The ground has petrified trees scattered all over at the Petrified Forest National Park.

As mentioned above, many of these trees rotted away, but the ones that survived were transformed into the beautiful fossilized logs that I’m viewing in 2010. Dissolved silica from the volcanic ash slowly filled or replaced the cell walls, crystallizing the trees into mineral quartz.

I’m standing next to a Petrified Log at the Petrified Forest National Park in December of 2010.

Pictured above, the petrified process was often so precise that it preserved every detail of the log surface and, occasionally, the internal cell structures. Iron rich minerals combined with quartz during the petrification process, to give the trees a brilliant rainbow of colors.

The clay hills of Petrified Forest National Park

Today, fossilized logs lie strewn across the clay hills and exposed in cliff faces, (pictured above).

A giant petrified log found at the Petrified Forest National Park

Pictured above, the petrified trees are hard and brittle and break easily when they are subjected to stress.

Rock art found at Petrified Forest national Park

The Petrified Forest also contains many fine examples of rock art which early people carved on the surfaces of boulders, canyon walls, and rock shelters, (picture above). The range of images is staggering; human forms, feet and handprints, birds, lizards, snakes, bats, coyotes, bear paws, bird tracks, cloven hooves, and cougars, (pictured below).

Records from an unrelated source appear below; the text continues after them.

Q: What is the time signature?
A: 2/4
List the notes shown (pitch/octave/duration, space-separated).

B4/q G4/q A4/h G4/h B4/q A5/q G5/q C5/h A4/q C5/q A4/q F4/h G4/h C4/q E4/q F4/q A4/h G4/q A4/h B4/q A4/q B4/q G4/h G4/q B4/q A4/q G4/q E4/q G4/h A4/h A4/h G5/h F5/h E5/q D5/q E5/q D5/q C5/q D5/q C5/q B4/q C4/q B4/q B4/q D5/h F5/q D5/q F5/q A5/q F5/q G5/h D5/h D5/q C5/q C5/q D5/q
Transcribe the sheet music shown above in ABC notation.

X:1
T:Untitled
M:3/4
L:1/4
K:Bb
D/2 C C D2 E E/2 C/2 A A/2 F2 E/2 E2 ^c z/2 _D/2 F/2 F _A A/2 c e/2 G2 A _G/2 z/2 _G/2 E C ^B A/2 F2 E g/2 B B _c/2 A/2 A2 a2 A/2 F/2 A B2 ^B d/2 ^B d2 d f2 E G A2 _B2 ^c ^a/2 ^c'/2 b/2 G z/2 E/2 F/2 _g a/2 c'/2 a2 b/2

My favorite petroglyph of all-time, found at the Petrified Forest National Park. “The Cougar”

These petroglyphs may commemorated important events, mark clan boundaries, document natural events such as the summer solstice, and some may even be doodles.

The Painted Desert of the northern part of “The Petrified Forest National Park”.

The heavily-eroded badland hills of the Painted Desert have a multi-layered effect because their soil contains a kaleidoscope of red, orange, pink, blue, white, lavender and gray minerals. In the northern part of “The Petrified Forest National Park”, it’s a feast for the eyes, especially toward sunset when the colors shine at their most spectacular.

The Painted Desert, north of “The Petrified Forest National Park”.

The Painted Desert is part of the Chinle Formation, which comprises soft sandstone sediments from the floor of an extinct water body dating back 225 million years. The rate at which the sediments were deposited determined the concentrations of iron and aluminum minerals in each layer–hence the colors. Slowly deposited soils turned red, orange, and pink, while rapidly deposited soil containing less oxygen created blue, gray, and lavender hues.

The Painted Desert of Arizona; (looking north from I-40) at sunset.

The Painted Desert, is an arid land, sparsely vegetated with flat topped mesas and buttes standing out from the hills. Pictured above, is a vantage point along the rim that gives a sweeping view of the December landscape of northern Petrified Forest National Park.